╭─ Task material
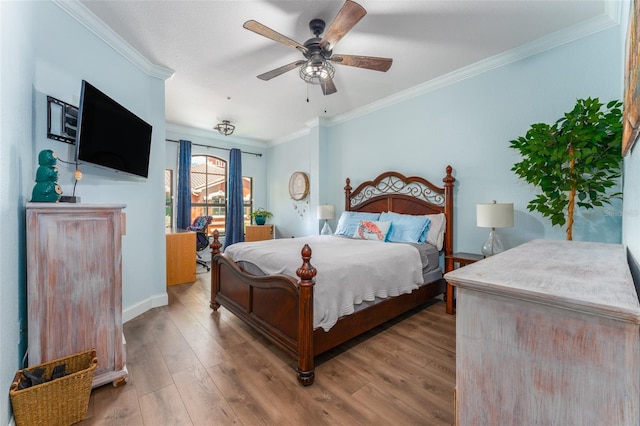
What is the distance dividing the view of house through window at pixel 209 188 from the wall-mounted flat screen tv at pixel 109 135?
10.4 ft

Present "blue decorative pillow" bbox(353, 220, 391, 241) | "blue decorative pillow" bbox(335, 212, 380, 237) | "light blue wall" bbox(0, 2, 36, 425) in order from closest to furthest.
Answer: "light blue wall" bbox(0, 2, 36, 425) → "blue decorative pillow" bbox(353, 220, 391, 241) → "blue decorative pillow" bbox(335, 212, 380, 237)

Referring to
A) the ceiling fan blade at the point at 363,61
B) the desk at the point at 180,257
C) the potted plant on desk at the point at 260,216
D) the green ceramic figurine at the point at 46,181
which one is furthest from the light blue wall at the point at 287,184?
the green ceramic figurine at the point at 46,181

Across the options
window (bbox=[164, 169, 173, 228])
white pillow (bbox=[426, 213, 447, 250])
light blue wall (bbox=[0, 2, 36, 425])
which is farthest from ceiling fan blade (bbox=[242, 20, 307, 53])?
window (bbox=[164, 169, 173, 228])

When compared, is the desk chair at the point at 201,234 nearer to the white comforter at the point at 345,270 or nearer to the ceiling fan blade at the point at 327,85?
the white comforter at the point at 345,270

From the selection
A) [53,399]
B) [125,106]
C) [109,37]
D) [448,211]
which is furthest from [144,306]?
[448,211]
╰─
╭─ Task material
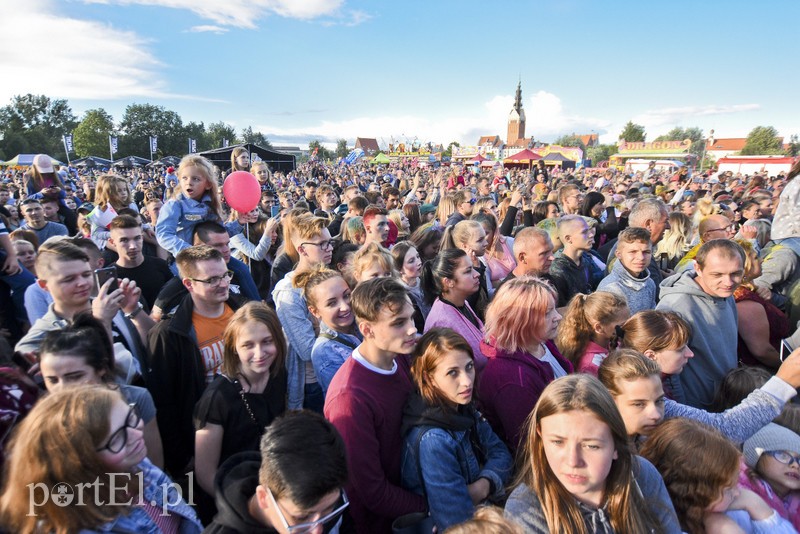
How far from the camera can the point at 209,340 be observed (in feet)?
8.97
╰─
╭─ Task material
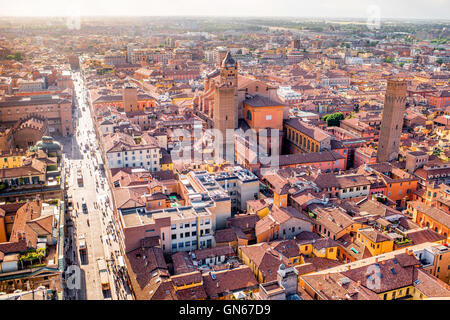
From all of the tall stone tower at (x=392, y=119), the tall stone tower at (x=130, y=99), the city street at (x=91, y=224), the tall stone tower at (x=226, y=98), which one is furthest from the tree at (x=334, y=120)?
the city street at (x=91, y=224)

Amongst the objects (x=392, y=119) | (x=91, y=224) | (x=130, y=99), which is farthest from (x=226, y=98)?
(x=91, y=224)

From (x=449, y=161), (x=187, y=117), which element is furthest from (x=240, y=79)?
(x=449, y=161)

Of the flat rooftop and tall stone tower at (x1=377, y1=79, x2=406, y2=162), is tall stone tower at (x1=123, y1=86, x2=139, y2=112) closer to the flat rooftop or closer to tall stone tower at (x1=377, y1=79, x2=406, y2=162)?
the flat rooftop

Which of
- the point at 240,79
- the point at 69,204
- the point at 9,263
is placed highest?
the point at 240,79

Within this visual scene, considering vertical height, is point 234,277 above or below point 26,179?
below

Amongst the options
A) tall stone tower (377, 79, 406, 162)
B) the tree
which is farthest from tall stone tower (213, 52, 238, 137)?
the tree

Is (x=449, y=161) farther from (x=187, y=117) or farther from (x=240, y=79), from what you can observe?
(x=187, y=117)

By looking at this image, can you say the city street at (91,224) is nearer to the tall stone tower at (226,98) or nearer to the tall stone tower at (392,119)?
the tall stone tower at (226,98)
╰─
Reproduce without changes the lines of the entries from the line with "What is the" up to and including the line with "391, 241) →".

• _Result for this exercise_
What is the distance dividing the view of house through window at pixel 209 188 from the wall-mounted flat screen tv at pixel 109 135?
10.4 ft

Present "blue decorative pillow" bbox(353, 220, 391, 241) | "blue decorative pillow" bbox(335, 212, 380, 237) | "light blue wall" bbox(0, 2, 36, 425) in order from closest to furthest.
Answer: "light blue wall" bbox(0, 2, 36, 425) → "blue decorative pillow" bbox(353, 220, 391, 241) → "blue decorative pillow" bbox(335, 212, 380, 237)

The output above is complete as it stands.